▶ [DOCUMENT SECTION]:
::::::

# Blasted Introduction..



## Moo~Boo (Nov 13, 2006)

I was told to introduce myself, so by god, thats what I'm gonna do.  

My name is Fawn, yea.. baby deer.. haha.. I've had 28 years to listen to that so we'll move on.  

I dont know much about mantids, but that would be why I am here. As of now I only have one, a plain ol Southwestern, but shes cute and her name is ET. heh

I'm extremely interested into moving on to Orchids, African Flowers and Cilnea Humeralis, and whatever else strikes my fancy..

But as it is now I have my one baby... I also keep and breed snakes and crested geckos..

So I spend a lot of time at home staring at my animals..heh I'm a nut, I cant help it...

Glad to be here and hope to learn a lot.


----------



## Rick (Nov 14, 2006)

::::::

▶ [DATA EXTRACT]:

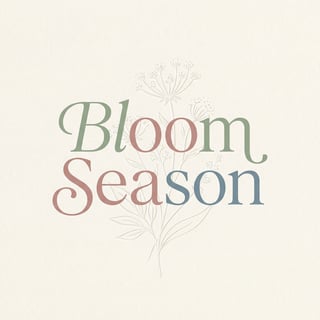 Bloom Season Minimal Typography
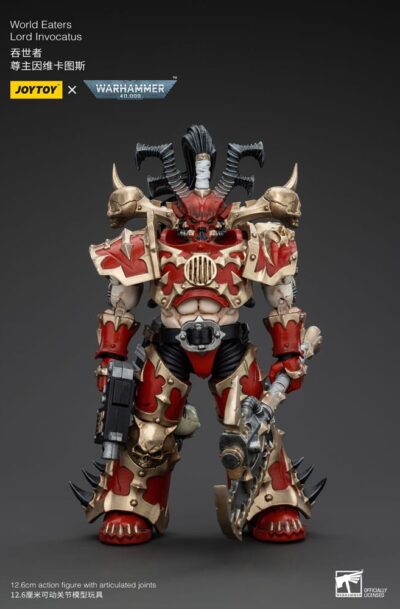 Joy Toy (CN): Warhammer 40k Actionfigur 1/18 World Eaters Lord Invocatus 13 cm
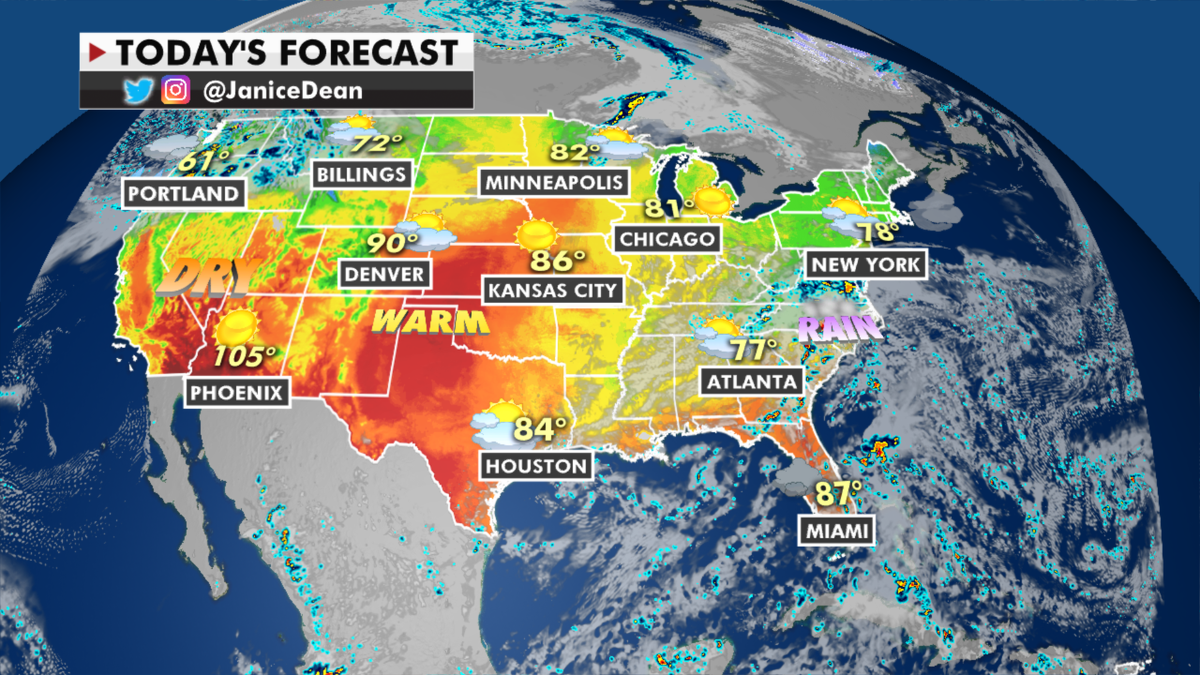 The national forecast for Friday, Sept. 25. (Fox News)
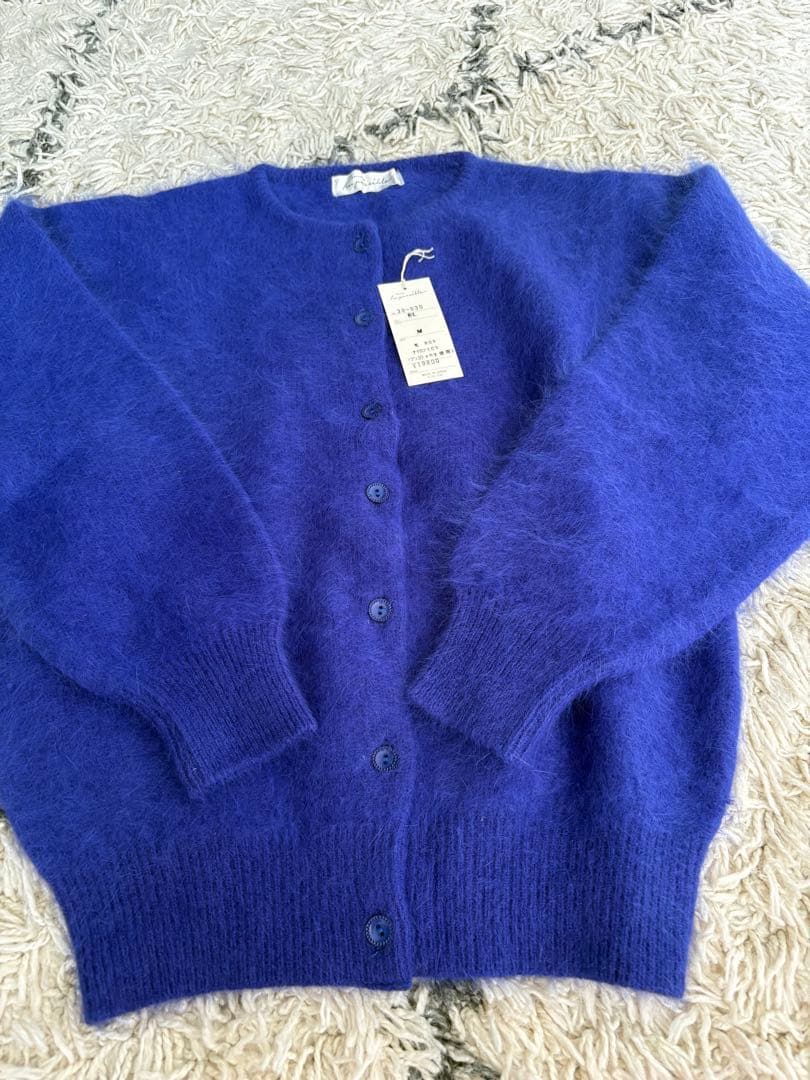 impossible レディース　ブルー　ニット　カーディガン 新品タグ付き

::::::

Answer these questions using the forum introduction above:
1. For how many years has the writer heard jokes about the name Fawn?
2. What name was given to the writer's Southwestern mantid?
3. Which other animals does the writer keep and breed?

1. 28 years.
2. ET.
3. Snakes and crested geckos.